AIM
Find "What is the space" in the material below, then copy that line and every subsequent line to the end, exactly.
*** WORKING DATA
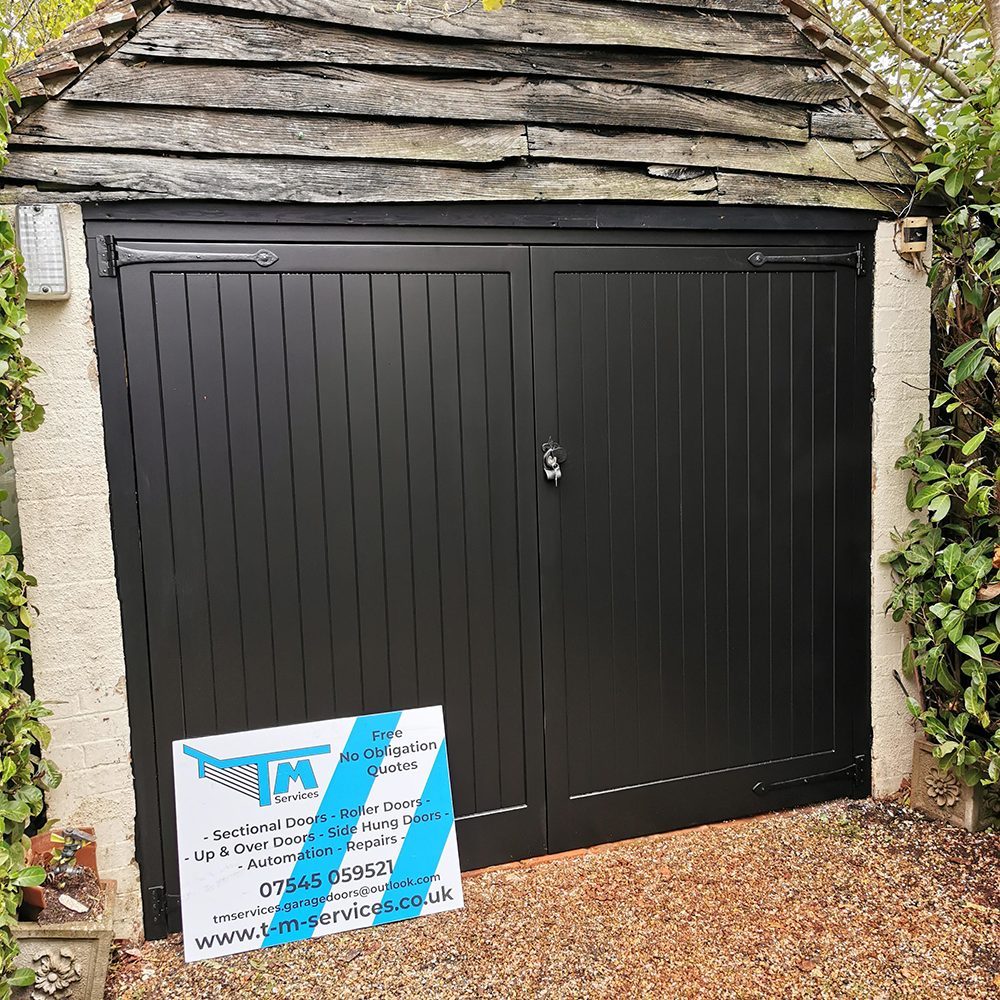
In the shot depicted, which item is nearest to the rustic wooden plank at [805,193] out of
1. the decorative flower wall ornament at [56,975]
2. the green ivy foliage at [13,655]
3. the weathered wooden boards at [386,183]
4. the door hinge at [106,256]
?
the weathered wooden boards at [386,183]

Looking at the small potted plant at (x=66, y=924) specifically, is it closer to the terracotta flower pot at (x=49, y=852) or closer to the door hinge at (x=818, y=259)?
the terracotta flower pot at (x=49, y=852)

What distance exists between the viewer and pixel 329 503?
106 inches

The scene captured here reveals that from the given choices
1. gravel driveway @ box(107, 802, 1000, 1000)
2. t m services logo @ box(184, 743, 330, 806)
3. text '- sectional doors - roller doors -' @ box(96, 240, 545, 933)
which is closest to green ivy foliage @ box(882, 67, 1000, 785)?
gravel driveway @ box(107, 802, 1000, 1000)

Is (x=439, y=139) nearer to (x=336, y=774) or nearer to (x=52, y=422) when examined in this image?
(x=52, y=422)

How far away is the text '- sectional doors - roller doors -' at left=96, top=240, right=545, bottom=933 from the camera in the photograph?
99.0 inches

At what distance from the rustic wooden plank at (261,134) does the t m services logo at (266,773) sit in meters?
1.83

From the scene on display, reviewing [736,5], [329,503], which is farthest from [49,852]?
[736,5]

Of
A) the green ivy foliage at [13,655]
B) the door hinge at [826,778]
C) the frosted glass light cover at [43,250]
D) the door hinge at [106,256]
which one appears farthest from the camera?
the door hinge at [826,778]

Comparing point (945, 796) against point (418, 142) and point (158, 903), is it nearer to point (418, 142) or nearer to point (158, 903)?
point (158, 903)

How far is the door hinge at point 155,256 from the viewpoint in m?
2.40

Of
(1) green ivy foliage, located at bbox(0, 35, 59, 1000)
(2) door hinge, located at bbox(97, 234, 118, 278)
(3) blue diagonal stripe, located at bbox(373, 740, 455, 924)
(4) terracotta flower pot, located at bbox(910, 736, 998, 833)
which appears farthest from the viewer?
(4) terracotta flower pot, located at bbox(910, 736, 998, 833)

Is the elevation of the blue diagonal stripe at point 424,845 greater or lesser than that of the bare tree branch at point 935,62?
lesser

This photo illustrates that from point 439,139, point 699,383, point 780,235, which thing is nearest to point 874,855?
point 699,383

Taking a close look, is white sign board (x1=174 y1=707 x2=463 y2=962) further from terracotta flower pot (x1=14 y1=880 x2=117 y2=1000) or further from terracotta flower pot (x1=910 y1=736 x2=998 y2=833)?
terracotta flower pot (x1=910 y1=736 x2=998 y2=833)
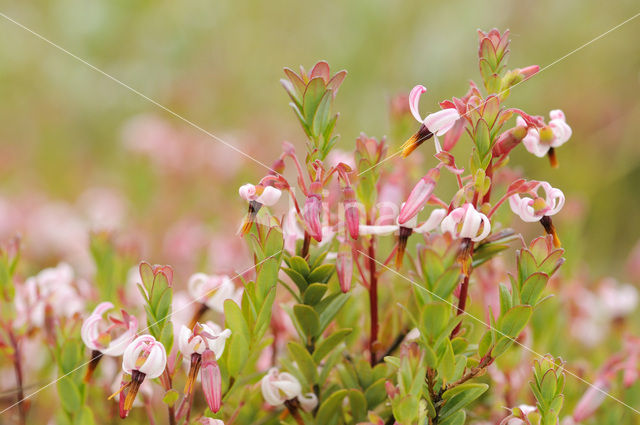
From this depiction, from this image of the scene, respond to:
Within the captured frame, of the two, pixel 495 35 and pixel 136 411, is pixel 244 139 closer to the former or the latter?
pixel 136 411

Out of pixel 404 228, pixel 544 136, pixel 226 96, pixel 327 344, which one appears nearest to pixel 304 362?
pixel 327 344

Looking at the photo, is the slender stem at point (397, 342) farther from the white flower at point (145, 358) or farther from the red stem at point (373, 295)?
the white flower at point (145, 358)

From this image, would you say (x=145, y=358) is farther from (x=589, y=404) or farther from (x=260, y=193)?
(x=589, y=404)

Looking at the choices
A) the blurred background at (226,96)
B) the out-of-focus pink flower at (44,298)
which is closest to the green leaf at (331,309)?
the out-of-focus pink flower at (44,298)

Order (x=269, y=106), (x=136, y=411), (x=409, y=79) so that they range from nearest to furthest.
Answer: (x=136, y=411) < (x=409, y=79) < (x=269, y=106)

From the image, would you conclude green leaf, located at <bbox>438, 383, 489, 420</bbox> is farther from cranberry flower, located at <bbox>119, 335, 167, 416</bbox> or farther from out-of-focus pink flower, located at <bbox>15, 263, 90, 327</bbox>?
out-of-focus pink flower, located at <bbox>15, 263, 90, 327</bbox>

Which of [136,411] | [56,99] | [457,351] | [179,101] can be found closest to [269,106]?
[179,101]
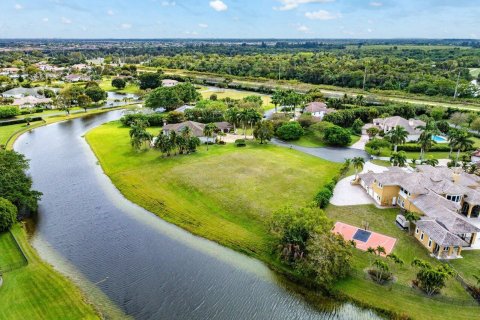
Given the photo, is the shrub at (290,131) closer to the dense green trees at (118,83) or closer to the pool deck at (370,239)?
the pool deck at (370,239)

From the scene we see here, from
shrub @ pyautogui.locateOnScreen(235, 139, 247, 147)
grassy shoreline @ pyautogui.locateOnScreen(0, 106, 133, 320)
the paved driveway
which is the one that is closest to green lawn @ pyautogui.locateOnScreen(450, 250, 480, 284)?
the paved driveway

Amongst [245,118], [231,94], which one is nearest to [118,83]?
[231,94]

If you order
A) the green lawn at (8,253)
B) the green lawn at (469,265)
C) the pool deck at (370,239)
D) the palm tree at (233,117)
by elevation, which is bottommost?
the green lawn at (469,265)

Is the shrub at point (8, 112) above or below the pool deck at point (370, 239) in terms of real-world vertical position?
above

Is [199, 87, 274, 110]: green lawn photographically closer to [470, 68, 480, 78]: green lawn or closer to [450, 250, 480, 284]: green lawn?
[450, 250, 480, 284]: green lawn

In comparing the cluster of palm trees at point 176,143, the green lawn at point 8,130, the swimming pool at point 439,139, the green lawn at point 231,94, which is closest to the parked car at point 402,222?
the cluster of palm trees at point 176,143

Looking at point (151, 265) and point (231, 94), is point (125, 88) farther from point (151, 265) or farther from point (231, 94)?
point (151, 265)
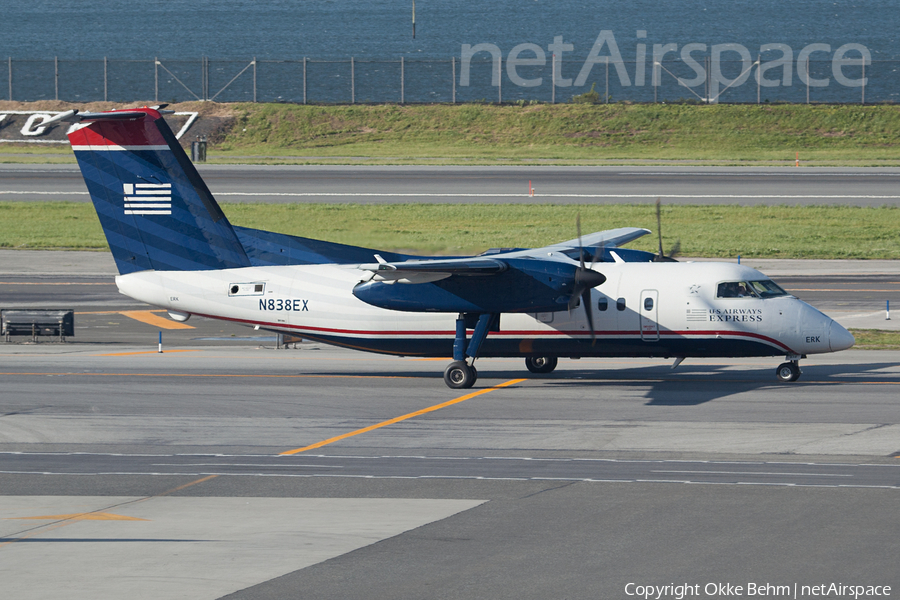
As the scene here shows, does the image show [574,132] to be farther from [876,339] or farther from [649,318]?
[649,318]

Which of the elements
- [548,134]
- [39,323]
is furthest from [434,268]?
[548,134]

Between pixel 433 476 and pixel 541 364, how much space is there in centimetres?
1103

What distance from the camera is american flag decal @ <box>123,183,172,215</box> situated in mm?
27422

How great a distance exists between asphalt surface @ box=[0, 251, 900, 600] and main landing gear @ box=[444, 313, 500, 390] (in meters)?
0.41

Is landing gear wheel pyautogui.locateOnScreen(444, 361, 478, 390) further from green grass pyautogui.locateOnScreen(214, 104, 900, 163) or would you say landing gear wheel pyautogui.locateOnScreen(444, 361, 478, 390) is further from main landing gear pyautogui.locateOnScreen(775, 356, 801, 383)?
green grass pyautogui.locateOnScreen(214, 104, 900, 163)

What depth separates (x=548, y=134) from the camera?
81.7m

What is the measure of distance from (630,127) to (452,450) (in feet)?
213

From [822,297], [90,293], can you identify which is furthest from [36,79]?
[822,297]

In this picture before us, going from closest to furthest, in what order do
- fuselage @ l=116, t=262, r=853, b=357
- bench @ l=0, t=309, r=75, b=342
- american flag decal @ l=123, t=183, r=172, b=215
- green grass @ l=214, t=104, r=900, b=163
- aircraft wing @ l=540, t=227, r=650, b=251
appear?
fuselage @ l=116, t=262, r=853, b=357
american flag decal @ l=123, t=183, r=172, b=215
aircraft wing @ l=540, t=227, r=650, b=251
bench @ l=0, t=309, r=75, b=342
green grass @ l=214, t=104, r=900, b=163

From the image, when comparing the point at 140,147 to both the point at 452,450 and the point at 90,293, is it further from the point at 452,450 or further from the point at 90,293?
the point at 90,293

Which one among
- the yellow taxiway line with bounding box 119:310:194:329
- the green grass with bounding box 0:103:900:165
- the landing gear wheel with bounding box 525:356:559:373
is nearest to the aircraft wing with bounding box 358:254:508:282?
the landing gear wheel with bounding box 525:356:559:373

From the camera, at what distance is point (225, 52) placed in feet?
621

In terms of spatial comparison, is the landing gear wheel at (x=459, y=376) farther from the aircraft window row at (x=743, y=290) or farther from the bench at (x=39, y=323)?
the bench at (x=39, y=323)

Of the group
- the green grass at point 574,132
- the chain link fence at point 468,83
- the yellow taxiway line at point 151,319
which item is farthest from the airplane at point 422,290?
the chain link fence at point 468,83
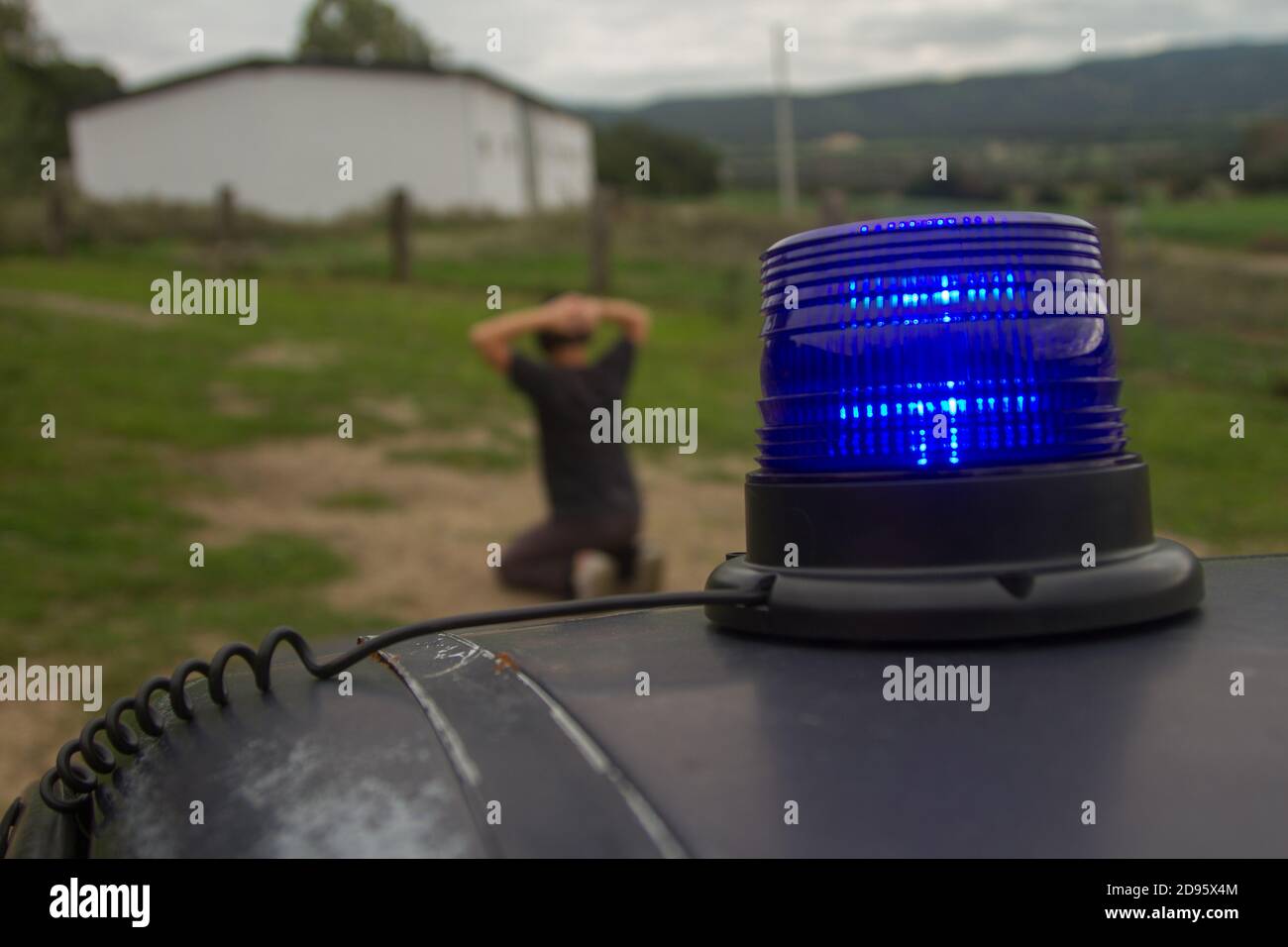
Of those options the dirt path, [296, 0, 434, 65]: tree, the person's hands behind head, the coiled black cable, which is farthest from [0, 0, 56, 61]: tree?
the coiled black cable

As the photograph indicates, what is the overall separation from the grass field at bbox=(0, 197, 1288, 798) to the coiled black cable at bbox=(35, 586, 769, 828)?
3.50m

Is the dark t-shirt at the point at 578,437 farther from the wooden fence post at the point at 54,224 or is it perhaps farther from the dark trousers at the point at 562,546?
the wooden fence post at the point at 54,224

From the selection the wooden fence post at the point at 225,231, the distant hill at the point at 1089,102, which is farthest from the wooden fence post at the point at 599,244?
the wooden fence post at the point at 225,231

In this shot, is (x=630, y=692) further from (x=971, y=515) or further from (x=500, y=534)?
(x=500, y=534)

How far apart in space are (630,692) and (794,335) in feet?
1.28

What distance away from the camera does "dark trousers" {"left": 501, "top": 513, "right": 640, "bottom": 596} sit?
25.2 ft

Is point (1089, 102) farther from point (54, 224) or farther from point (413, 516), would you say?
point (413, 516)

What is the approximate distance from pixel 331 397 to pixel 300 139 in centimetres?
2551

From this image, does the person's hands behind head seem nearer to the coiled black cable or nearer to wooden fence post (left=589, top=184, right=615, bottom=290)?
the coiled black cable

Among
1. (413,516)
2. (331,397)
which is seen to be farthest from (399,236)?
(413,516)

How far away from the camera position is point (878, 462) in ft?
3.94

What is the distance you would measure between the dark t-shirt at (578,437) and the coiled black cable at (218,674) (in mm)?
6313

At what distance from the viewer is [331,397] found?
43.5 feet
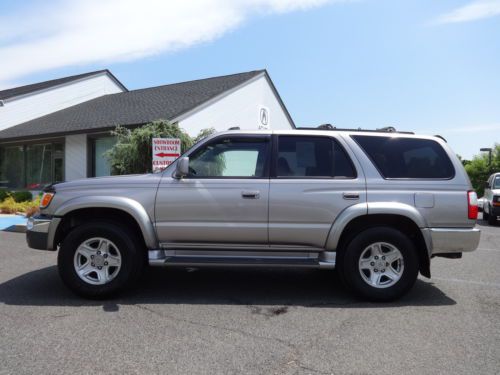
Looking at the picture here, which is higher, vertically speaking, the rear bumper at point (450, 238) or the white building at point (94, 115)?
the white building at point (94, 115)

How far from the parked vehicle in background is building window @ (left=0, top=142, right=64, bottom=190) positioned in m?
16.3

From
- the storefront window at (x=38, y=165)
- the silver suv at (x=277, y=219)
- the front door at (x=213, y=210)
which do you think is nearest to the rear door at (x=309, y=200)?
the silver suv at (x=277, y=219)

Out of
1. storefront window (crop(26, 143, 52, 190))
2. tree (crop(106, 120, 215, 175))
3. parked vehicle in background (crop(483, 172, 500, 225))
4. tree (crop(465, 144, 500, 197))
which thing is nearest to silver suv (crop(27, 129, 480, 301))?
tree (crop(106, 120, 215, 175))

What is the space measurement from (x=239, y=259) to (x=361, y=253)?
4.40 ft

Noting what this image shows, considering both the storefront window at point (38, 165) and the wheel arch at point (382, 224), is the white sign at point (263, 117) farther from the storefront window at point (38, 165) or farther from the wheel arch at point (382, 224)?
the wheel arch at point (382, 224)

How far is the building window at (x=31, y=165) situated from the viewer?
19047mm

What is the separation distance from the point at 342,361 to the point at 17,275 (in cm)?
473

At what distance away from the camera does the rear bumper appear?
4.78 metres

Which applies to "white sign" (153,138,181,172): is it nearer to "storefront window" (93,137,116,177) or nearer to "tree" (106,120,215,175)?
"tree" (106,120,215,175)

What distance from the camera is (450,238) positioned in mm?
4781

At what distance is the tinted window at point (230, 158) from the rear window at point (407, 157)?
3.77 feet

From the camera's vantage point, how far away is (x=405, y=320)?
4.27 metres

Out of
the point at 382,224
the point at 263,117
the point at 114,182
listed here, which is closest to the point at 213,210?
the point at 114,182

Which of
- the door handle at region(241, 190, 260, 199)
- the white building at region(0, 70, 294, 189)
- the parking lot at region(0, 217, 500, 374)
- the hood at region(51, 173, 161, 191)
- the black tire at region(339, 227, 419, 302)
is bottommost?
the parking lot at region(0, 217, 500, 374)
******
EXERCISE RESPONSE
What is the space measurement from (x=239, y=259) to (x=361, y=253)?
4.40 ft

Noting what this image shows, considering both the storefront window at point (38, 165) and the wheel arch at point (382, 224), is the white sign at point (263, 117) farther from the storefront window at point (38, 165) or farther from the wheel arch at point (382, 224)?
the wheel arch at point (382, 224)

How far is the building window at (x=31, y=165) situated from the viewer?
19047mm

What is the separation distance from the point at 342,361 to the point at 17,275 (in cm)?
473

At what distance away from the camera does the rear bumper appear?
4.78 metres

Which applies to "white sign" (153,138,181,172): is it nearer to "storefront window" (93,137,116,177) or nearer to "tree" (106,120,215,175)?
"tree" (106,120,215,175)

What distance from the camera is (450,238) positioned in mm?
4781

At what distance is the tinted window at point (230, 158) from the rear window at point (407, 157)?
3.77 feet

From the camera's vantage point, how far away is (x=405, y=320)?
4.27 metres

Out of
the point at 382,224
the point at 263,117
the point at 114,182
listed here, which is closest to the point at 213,210?
the point at 114,182

Which of
- the door handle at region(241, 190, 260, 199)
- the white building at region(0, 70, 294, 189)
- the parking lot at region(0, 217, 500, 374)
- the hood at region(51, 173, 161, 191)
- the black tire at region(339, 227, 419, 302)
is bottommost?
the parking lot at region(0, 217, 500, 374)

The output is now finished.